If you explore the research on using sinusoidal activation functions, you will find that they are determined to be pretty difficult to train and not worth using due to their horrific local minima as a periodic function [1]. And if you explore the use of noise layers, they have sometimes been used to increase model robustness, however I believe it has been largely proven that dropout is far more effective.
Anyway, we still have to cover the backpropagation.
def backward(ctx, grad_output):
x, = ctx.saved_tensors
input_list = np.array(x.tolist())
shift_right = input_list + np.ones(input_list.shape) * ctx.shift
shift_left = input_list - np.ones(input_list.shape) * ctx.shift
gradients = []
for i in range(len(input_list)):
expectation_right = ctx.quantum_circuit.run(shift_right[i])
expectation_left = ctx.quantum_circuit.run(shift_left[i])
gradient = torch.tensor([expectation_right]) - torch.tensor([expectation_left])

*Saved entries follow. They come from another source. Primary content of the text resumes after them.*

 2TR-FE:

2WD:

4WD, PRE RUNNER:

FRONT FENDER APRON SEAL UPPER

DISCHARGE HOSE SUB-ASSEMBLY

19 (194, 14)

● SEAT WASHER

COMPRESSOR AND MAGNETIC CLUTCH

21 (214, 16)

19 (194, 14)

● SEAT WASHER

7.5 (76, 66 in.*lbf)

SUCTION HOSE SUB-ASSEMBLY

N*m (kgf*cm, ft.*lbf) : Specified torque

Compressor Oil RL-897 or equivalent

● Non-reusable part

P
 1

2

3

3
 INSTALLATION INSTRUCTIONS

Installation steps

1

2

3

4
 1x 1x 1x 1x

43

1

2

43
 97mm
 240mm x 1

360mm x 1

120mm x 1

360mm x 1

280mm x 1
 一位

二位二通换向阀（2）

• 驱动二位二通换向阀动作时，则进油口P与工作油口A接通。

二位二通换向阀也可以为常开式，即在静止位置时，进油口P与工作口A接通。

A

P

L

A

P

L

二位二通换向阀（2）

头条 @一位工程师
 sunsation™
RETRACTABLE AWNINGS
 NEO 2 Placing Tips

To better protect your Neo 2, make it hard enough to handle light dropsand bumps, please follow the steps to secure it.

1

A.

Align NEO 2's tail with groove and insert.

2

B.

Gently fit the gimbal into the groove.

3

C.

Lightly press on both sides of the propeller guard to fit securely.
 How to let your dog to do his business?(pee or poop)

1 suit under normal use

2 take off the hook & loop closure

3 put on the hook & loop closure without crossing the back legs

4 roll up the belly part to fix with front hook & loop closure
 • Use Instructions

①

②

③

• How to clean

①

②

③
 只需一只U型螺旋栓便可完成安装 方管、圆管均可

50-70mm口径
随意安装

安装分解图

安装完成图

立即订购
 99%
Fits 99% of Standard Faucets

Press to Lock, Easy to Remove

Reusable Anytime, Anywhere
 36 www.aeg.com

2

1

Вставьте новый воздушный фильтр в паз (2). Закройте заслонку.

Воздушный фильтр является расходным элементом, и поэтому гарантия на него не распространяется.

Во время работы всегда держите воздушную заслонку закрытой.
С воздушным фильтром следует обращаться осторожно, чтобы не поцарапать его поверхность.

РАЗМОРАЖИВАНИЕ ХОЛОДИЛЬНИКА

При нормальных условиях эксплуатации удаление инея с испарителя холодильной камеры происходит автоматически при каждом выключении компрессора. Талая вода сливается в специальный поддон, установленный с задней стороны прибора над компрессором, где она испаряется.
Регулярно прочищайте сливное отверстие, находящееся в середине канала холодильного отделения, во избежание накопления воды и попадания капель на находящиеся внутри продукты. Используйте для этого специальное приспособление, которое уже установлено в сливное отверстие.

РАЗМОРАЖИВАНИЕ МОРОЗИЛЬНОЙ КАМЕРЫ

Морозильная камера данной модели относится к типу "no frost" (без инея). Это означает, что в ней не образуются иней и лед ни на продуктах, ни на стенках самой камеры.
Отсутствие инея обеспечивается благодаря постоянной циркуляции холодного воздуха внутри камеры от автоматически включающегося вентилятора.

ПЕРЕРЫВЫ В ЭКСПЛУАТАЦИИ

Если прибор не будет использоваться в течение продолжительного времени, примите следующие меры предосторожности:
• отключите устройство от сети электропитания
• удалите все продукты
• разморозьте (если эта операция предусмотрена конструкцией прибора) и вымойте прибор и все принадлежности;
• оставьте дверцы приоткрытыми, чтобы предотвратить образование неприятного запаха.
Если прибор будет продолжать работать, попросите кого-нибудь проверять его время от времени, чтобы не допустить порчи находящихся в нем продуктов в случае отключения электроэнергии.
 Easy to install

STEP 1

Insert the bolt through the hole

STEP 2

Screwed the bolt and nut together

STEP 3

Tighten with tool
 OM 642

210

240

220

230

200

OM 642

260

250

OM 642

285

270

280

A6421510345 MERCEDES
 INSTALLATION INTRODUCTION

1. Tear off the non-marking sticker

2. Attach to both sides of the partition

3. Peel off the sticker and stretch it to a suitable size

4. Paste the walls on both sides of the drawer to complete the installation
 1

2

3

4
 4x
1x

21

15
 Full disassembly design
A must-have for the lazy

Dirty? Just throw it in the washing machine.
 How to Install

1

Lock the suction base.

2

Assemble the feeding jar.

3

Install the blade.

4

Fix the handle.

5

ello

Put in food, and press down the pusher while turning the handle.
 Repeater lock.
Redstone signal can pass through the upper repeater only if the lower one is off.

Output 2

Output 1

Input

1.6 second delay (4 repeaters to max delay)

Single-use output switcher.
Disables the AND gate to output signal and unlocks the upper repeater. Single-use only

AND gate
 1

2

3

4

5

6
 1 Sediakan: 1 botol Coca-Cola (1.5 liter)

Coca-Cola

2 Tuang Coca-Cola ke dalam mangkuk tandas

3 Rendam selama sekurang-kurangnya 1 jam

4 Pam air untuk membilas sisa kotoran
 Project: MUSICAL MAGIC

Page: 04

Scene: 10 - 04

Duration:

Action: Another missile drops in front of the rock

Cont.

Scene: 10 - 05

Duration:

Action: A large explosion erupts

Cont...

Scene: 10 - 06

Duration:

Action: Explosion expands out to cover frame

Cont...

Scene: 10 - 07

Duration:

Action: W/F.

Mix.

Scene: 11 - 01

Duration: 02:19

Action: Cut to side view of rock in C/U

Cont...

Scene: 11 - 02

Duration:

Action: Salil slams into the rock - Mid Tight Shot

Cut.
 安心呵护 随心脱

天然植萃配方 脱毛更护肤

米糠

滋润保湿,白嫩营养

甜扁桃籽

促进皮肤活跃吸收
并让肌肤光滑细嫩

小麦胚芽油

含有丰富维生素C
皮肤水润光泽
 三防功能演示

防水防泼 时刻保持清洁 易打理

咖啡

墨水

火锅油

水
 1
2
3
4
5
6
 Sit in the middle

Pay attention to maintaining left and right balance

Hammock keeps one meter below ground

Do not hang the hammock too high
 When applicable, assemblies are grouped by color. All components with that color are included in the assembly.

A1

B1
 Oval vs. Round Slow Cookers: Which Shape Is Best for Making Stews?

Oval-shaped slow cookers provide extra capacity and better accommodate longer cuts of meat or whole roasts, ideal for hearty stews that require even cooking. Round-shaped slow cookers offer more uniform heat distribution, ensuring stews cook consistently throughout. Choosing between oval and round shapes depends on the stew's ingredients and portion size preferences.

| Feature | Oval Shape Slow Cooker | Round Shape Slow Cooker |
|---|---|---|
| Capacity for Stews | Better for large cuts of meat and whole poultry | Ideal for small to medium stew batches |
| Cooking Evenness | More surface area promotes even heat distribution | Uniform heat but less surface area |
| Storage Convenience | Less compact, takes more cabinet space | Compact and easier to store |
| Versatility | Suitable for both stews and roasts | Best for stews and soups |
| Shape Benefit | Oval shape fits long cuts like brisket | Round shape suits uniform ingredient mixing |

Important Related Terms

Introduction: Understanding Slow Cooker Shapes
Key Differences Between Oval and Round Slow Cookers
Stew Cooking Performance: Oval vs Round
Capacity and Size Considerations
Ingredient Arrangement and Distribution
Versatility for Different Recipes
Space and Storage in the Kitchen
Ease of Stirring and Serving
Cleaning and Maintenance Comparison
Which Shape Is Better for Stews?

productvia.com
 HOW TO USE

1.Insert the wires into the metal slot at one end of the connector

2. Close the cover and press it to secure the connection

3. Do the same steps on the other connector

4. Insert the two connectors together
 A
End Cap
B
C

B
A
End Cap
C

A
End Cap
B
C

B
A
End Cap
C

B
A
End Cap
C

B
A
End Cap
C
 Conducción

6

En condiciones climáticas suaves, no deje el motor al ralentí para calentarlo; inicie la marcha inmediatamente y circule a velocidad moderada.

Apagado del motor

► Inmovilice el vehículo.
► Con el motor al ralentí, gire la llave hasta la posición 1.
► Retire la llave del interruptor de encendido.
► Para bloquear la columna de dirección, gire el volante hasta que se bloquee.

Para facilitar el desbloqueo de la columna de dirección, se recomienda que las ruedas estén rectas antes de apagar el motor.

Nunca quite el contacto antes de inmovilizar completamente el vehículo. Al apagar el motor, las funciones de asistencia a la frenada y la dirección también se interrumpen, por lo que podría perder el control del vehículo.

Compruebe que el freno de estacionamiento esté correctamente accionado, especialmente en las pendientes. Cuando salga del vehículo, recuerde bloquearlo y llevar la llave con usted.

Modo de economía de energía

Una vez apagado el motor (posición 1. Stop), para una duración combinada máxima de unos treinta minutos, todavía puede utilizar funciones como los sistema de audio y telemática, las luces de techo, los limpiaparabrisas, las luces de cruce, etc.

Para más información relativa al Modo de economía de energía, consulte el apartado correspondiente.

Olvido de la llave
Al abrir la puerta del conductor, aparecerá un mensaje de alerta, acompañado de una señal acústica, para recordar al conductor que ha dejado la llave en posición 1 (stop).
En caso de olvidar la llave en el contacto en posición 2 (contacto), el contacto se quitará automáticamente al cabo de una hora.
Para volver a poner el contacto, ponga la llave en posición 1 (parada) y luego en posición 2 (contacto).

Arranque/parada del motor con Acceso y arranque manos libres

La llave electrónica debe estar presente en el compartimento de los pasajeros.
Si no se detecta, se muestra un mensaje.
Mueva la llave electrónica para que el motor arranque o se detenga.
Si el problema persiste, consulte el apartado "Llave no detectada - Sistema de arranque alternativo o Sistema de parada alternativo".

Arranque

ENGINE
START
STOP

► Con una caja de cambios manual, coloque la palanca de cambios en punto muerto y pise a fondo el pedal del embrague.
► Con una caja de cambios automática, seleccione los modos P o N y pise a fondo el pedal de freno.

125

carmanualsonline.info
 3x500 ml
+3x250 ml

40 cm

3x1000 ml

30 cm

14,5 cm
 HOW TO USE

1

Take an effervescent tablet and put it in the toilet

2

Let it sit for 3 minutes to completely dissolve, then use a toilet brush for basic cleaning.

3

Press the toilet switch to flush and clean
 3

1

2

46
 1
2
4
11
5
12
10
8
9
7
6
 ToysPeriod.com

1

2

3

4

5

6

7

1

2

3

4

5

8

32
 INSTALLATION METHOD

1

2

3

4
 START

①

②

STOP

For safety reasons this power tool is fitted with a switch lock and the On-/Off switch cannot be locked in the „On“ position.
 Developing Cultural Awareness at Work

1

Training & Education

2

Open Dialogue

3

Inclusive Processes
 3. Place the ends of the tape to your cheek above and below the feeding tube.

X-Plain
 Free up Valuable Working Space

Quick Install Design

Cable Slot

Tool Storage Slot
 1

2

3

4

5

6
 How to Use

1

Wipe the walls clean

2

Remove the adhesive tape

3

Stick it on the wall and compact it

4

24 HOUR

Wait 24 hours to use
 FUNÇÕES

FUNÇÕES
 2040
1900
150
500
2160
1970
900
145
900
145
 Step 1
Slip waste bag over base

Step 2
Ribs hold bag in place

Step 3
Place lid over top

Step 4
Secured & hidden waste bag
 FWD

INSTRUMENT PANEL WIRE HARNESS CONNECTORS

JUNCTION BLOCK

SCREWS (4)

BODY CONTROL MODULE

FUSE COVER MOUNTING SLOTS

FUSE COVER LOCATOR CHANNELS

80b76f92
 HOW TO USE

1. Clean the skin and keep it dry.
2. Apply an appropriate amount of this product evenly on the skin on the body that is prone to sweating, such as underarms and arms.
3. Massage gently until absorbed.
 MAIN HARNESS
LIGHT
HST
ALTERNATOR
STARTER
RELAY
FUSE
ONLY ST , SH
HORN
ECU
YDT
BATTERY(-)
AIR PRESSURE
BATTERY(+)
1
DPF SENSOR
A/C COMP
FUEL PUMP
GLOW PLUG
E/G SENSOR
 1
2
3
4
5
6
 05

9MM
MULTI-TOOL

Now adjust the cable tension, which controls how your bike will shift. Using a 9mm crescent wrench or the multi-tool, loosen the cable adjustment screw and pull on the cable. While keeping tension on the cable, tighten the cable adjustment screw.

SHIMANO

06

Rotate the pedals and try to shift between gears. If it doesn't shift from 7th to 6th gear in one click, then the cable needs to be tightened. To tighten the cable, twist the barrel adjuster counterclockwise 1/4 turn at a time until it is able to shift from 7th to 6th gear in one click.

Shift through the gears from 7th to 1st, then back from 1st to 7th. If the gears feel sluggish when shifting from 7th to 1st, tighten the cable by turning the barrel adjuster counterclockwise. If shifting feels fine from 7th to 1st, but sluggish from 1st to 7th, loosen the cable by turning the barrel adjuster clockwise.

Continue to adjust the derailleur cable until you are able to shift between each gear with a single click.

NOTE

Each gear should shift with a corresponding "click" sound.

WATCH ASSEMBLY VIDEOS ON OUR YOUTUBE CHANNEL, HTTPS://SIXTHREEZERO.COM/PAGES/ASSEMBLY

gradients.append(gradient)
gradients = np.array([gradients]).T
return torch.tensor([gradients]).float() * grad_output.float(), None, None
ctx.shift is defined earlier in the forward() function. They didn't set the shift parameter to a non-default value in the QuantumHybridModel constructor, so it is always \(\pi/2\). This makes for a funny behavior. They seem to attempt to do some sort of finite difference method approach for approximating the gradient. They run the quantum circuit \(q\) on \(q(\mathbf{x}+\pi/2)\) and \(q(\mathbf{x}-\pi/2)\) and take their difference as the gradient. But remember, this means we have \(\frac{1+\sin(\theta+\pi/2)-1-\sin(\theta-\pi/2)}{2}=\frac{\cos(\theta)-(-\cos(\theta))}{2}=\cos(\theta)\), which is unfortunately double the correct gradient \(\frac{\cos(\theta)}{2}\).
And it gets worse. For whatever reason they also transpose the gradients, so once they're multiplied by the oncoming gradient output, we end up with a \(2\times 2\) matrix, which doesn't really make any sense. I've thought a lot about it and I genuinely can't make sense of what this would even mean.
So now you see what's so funny about this quantum layer business. The supposed benefit of representing fewer states with fewer model parameters isn't used at all; it's just a sine function! Is there memory saved? No. Is computational cost lower? Absolutely not, if anything it's much higher! The quantum circuit has to be simulated 1000 times every forward pass and 2000 more times every backward pass!
This concludes my issues with this project. I want to emphasize I'm not hating on the authors of this project at all though. Hackathons are great for learning new things and I'm sure they didn't realize they just implemented a sine function. I mostly just thought it was funny, though I am a bit upset with the judges of this category as there were other projects that implemented legitimate quantum algorithms like QAOA for real applications. These projects would actually have legitimate use in a world where quantum computers were available, whereas this really doesn't provide any valuable use of quantum computing.
In any case, it was a fun exploration to uncover the issues with the project.